**Required work**
Copy whichever lines of the data hold the word "burst".

**Data supplied**
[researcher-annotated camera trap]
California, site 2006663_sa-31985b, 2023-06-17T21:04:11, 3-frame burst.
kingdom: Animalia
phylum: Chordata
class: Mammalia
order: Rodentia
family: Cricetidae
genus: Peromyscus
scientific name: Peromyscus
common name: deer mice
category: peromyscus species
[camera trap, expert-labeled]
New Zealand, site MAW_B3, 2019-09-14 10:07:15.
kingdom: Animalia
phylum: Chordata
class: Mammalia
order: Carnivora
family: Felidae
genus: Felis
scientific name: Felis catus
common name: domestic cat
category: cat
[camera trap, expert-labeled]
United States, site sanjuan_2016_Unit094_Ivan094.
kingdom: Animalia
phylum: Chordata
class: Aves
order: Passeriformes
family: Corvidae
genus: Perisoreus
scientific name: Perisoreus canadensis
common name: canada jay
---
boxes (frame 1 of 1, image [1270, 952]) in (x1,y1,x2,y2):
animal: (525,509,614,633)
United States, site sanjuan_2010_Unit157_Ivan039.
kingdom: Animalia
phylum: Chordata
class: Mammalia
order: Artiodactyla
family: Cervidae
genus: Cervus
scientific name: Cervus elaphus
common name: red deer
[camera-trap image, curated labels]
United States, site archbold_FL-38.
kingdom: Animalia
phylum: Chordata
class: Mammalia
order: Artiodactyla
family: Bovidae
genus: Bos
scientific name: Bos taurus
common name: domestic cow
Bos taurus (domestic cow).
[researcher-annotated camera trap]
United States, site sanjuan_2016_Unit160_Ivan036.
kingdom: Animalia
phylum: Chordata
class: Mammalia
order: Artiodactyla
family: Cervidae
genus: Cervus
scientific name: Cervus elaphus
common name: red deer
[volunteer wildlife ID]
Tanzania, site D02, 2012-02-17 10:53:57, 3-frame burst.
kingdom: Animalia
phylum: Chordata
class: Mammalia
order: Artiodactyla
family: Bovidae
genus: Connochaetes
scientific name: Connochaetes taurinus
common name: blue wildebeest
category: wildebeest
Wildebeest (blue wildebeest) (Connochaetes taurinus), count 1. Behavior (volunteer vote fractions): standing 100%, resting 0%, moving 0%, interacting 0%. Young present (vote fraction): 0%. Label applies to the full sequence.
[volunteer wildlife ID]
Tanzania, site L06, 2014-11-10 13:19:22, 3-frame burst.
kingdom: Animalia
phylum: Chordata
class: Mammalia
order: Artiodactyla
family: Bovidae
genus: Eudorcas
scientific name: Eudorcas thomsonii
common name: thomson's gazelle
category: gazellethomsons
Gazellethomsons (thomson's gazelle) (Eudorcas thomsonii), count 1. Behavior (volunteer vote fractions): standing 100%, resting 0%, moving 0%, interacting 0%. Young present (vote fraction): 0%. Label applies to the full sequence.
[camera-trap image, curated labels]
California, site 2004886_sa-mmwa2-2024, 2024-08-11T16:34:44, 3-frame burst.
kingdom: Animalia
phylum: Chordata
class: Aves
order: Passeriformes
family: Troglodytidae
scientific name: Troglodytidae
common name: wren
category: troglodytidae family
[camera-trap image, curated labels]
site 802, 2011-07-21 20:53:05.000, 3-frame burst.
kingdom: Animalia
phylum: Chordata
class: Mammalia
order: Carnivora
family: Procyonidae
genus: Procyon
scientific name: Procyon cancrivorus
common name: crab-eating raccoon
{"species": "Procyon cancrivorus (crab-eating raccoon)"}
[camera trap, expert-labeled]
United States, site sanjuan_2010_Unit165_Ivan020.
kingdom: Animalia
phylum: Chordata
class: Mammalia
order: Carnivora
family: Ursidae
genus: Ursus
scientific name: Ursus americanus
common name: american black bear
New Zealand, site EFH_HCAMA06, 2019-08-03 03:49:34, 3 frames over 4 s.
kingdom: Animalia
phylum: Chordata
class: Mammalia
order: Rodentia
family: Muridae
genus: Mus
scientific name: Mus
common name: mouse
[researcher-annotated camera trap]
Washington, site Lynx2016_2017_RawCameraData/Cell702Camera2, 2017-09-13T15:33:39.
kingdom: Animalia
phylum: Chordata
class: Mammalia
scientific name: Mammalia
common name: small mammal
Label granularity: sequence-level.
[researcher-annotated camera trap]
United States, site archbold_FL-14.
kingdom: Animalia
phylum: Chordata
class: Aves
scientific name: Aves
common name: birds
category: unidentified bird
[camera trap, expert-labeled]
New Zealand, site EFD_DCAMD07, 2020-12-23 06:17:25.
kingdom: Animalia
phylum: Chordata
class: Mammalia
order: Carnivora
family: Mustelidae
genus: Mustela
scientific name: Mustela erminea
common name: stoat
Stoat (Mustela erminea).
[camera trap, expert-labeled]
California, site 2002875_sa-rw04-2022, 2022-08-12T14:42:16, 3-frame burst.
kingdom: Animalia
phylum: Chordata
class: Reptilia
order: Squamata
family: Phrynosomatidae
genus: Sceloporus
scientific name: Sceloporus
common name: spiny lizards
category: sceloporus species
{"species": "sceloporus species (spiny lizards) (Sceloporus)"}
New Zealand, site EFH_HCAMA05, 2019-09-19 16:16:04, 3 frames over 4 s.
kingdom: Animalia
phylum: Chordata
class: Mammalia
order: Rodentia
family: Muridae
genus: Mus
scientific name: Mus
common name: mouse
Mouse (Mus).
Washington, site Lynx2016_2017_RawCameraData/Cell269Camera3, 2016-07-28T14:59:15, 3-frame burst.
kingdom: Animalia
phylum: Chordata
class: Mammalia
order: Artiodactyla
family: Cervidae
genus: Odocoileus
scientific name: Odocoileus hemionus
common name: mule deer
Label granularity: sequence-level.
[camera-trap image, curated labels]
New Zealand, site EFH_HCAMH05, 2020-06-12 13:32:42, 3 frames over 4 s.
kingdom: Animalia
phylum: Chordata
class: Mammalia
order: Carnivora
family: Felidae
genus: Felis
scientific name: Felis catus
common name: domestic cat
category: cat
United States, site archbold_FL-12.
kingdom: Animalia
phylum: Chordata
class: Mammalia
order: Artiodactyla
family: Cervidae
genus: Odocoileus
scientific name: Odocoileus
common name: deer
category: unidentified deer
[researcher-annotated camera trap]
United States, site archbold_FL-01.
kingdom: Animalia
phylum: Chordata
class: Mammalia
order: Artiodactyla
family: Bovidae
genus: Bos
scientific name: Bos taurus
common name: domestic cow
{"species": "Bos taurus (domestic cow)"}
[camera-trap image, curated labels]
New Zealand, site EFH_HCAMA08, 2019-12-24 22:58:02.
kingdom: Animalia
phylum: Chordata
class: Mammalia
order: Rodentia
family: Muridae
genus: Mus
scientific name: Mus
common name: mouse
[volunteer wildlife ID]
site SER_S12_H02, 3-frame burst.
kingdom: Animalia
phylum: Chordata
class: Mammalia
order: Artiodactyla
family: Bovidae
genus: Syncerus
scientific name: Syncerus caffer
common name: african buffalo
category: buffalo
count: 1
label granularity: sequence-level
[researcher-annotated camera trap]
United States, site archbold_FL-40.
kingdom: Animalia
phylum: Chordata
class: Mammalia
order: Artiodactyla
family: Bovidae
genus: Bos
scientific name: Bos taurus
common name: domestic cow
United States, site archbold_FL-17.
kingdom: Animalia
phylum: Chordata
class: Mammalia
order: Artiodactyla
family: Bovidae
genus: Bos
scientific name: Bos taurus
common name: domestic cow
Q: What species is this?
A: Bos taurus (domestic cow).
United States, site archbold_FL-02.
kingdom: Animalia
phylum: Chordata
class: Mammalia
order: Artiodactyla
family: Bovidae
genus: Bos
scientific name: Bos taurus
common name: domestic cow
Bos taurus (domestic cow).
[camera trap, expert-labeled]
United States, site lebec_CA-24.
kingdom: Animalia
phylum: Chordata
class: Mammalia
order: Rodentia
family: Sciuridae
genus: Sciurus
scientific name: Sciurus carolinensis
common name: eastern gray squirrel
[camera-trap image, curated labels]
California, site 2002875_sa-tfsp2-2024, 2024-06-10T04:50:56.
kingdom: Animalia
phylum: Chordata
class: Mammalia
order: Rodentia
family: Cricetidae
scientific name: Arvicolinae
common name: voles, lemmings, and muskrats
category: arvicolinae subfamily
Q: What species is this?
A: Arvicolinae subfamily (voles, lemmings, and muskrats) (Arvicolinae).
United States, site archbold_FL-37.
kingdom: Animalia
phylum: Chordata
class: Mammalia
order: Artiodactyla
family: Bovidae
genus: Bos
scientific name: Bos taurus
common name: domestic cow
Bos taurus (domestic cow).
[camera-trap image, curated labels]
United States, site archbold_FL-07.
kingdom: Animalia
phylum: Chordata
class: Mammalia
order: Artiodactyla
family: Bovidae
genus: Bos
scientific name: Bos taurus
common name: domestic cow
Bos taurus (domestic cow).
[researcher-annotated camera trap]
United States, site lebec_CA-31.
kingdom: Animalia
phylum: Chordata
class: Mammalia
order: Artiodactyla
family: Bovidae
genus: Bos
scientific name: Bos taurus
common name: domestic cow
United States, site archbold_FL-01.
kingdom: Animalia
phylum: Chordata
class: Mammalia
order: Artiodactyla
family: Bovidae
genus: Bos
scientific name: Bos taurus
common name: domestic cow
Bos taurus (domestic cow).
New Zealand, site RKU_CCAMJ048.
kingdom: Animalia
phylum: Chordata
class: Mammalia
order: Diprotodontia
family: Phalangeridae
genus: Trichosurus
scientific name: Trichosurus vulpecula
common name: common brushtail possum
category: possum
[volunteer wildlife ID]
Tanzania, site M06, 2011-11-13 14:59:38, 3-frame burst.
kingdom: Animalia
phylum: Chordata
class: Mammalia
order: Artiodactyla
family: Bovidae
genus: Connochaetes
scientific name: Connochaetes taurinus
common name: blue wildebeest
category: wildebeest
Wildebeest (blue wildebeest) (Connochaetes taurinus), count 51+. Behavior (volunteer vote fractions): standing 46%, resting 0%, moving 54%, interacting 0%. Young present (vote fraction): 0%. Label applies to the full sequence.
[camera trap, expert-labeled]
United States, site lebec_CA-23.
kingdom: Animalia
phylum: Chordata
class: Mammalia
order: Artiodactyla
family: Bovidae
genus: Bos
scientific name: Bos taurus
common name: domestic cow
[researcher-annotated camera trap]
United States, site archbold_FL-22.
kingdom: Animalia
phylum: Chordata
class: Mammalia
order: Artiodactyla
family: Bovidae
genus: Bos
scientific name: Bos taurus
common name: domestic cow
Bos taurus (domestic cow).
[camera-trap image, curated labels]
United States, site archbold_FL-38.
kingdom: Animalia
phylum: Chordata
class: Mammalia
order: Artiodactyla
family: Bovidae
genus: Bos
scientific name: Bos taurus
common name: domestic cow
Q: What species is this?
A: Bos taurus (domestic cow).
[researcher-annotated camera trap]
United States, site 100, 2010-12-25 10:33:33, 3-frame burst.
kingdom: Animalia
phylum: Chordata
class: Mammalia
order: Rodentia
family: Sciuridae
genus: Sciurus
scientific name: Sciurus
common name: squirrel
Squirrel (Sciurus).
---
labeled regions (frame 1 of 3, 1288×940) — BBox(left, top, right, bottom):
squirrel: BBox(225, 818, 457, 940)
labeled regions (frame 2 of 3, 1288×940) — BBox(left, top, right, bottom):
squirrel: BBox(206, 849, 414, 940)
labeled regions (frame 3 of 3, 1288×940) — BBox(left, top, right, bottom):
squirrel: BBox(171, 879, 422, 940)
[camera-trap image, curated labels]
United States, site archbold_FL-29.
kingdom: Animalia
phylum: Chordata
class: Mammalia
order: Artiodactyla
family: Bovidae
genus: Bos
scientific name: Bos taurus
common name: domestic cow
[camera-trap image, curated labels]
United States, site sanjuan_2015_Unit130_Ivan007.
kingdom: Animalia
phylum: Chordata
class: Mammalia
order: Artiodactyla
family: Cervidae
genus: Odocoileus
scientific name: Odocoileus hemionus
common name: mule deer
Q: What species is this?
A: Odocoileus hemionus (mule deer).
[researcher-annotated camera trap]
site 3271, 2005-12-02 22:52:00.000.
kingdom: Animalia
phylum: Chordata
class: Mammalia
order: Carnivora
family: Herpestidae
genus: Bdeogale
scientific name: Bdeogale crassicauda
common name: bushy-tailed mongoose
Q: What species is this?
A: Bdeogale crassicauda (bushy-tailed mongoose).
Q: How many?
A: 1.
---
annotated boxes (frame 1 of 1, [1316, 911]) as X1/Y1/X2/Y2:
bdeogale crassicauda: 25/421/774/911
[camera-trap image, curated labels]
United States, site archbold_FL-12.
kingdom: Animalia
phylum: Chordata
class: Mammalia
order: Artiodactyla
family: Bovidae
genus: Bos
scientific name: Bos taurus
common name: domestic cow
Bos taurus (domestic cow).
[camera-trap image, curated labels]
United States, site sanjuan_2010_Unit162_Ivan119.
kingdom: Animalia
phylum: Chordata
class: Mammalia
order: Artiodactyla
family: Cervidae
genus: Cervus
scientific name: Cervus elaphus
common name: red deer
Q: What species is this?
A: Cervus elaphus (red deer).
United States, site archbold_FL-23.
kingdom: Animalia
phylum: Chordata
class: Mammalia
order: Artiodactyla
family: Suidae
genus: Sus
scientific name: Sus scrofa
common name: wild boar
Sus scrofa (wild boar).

**Answer to the problem**
California, site 2006663_sa-31985b, 2023-06-17T21:04:11, 3-frame burst.
Tanzania, site D02, 2012-02-17 10:53:57, 3-frame burst.
Tanzania, site L06, 2014-11-10 13:19:22, 3-frame burst.
California, site 2004886_sa-mmwa2-2024, 2024-08-11T16:34:44, 3-frame burst.
site 802, 2011-07-21 20:53:05.000, 3-frame burst.
California, site 2002875_sa-rw04-2022, 2022-08-12T14:42:16, 3-frame burst.
Washington, site Lynx2016_2017_RawCameraData/Cell269Camera3, 2016-07-28T14:59:15, 3-frame burst.
site SER_S12_H02, 3-frame burst.
Tanzania, site M06, 2011-11-13 14:59:38, 3-frame burst.
United States, site 100, 2010-12-25 10:33:33, 3-frame burst.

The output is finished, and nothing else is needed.